- Born: 16 September 1934 Cherbourg, France
- Died: 6 December 2003 (aged 69) Kidlington, England
- Occupation: Businessman

= Paul-Louis Halley =

French businessman (1934–2003)

Paul-Louis Halley (/fr/; 16 September 1934 - 6 December 2003) was a French businessman who co-founded the retail company Promodès, which later merged with Carrefour. Much of his fortune came from his 11% stakeholding in Carrefour. He was estimated to have a fortune of £2.2bn, putting him at 104th on the Forbes World's Richest People list in 2003. He died in a plane crash in 2003.

Paul-Louis Halley founded the retail company Promodès in 1961, along with his father and brother. The company merged with Carrefour in 1999, with Halley as the principal shareholder.

==Death==
He was killed in a Socata TBM 700 aircraft crash on 6 December 2003, during an approach to Oxford Airport. The plane went into an uncontrolled roll, killing Halley, his wife, and the pilot.
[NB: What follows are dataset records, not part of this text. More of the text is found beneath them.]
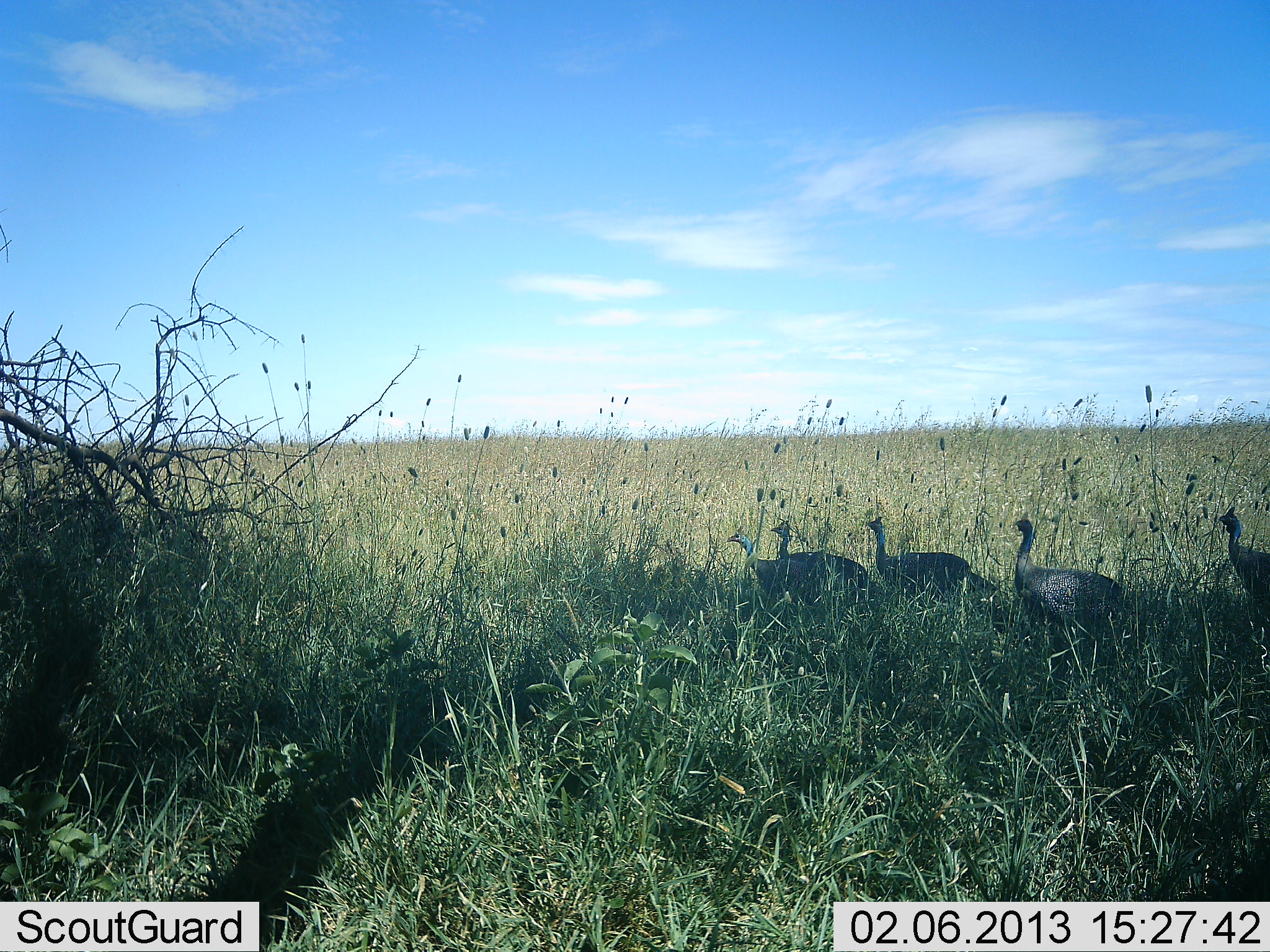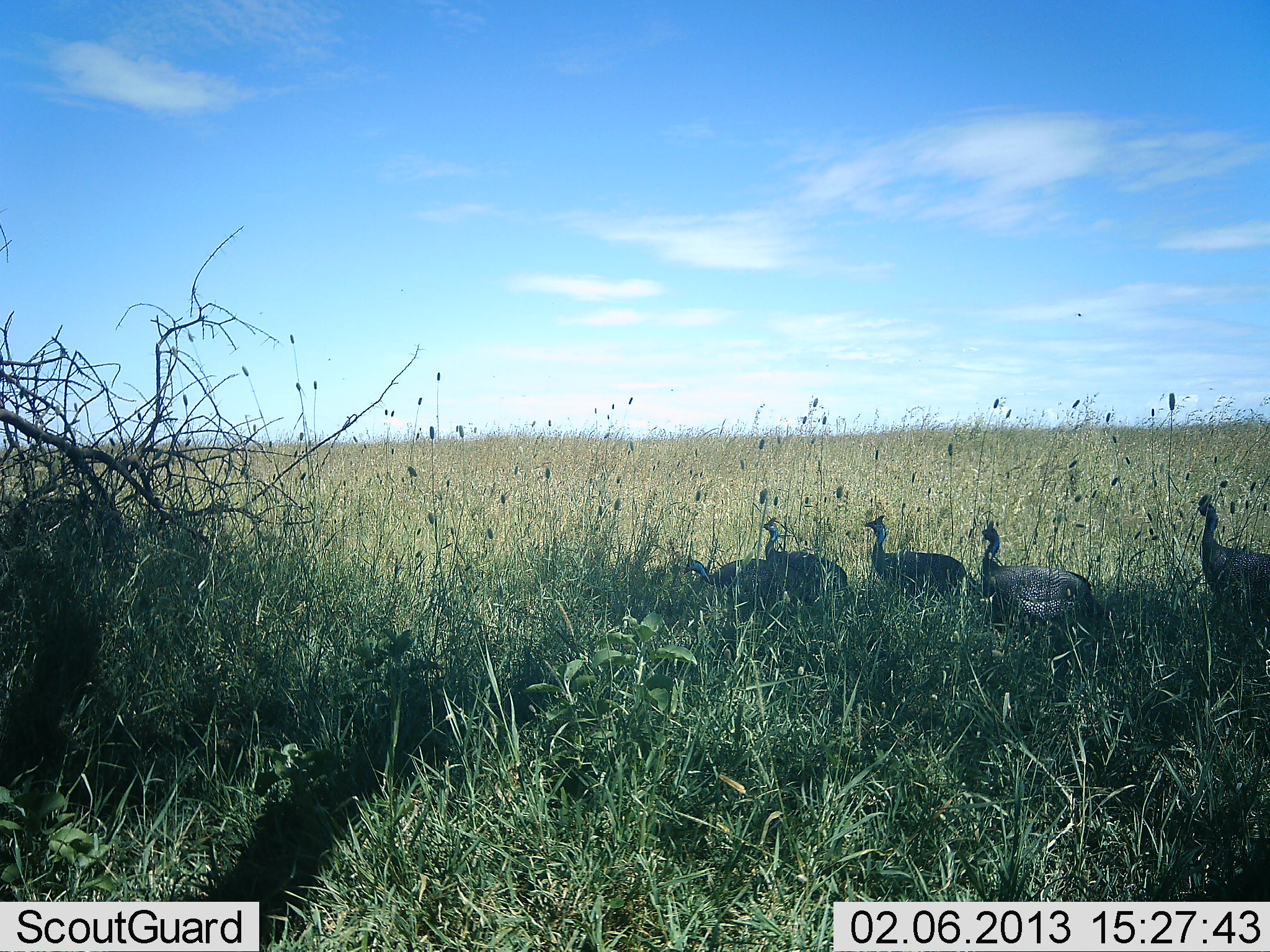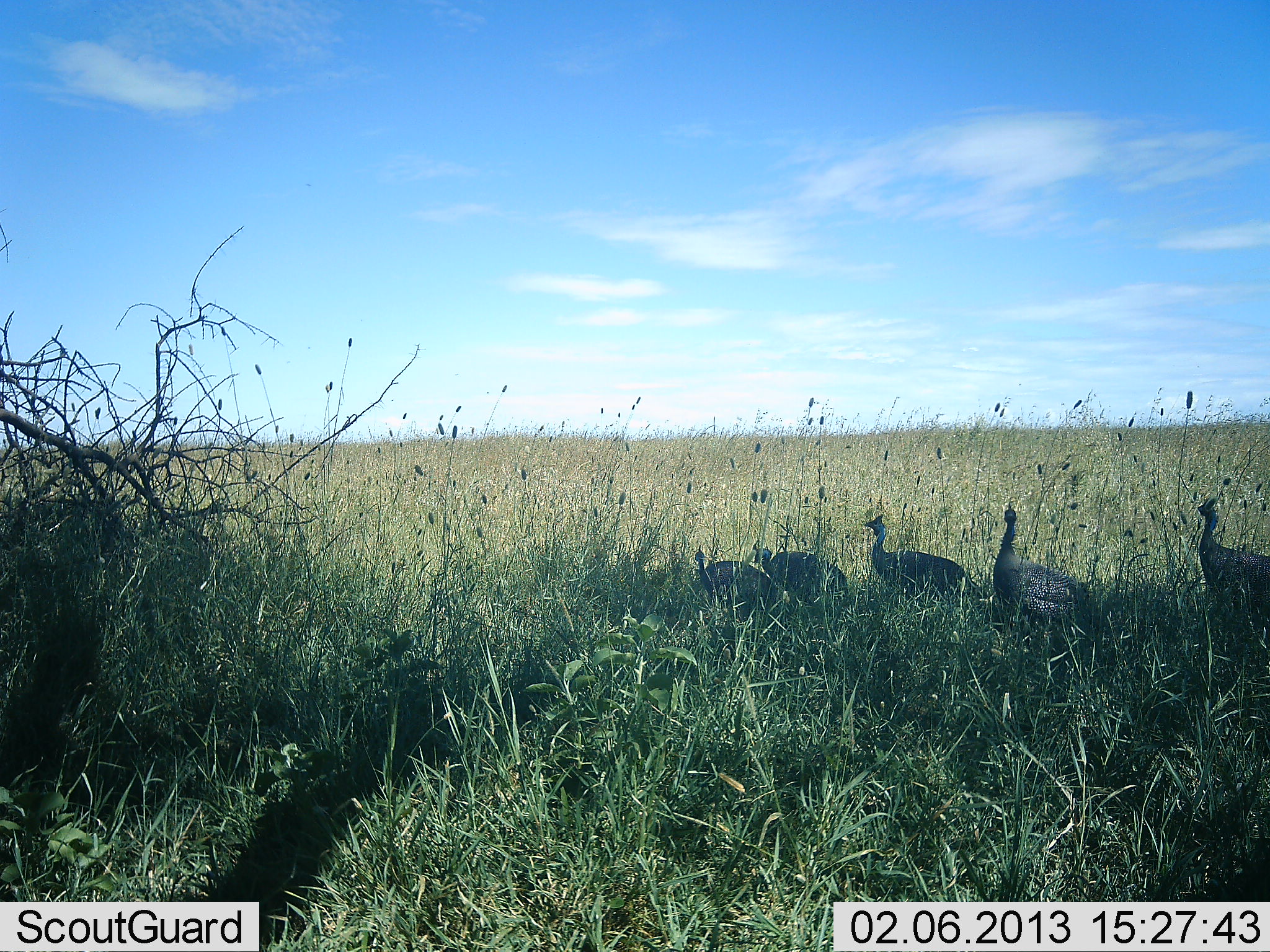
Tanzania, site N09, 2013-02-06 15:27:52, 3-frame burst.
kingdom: Animalia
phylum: Chordata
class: Aves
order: Galliformes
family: Numididae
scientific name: Numididae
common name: guinea fowl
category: guineafowl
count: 5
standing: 50%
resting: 12%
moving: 58%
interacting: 4%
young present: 0%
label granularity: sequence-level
The Air Accidents Investigation Branch could find no cause for the crash. There were no technical problems with the plane, and investigators could only speculate that the pilot was distracted by a bird as he tried to land.

The inquest into the death of Paul-Louis Halley took place in Oxford, England, in late October 2005. A jury returned a verdict of accidental death.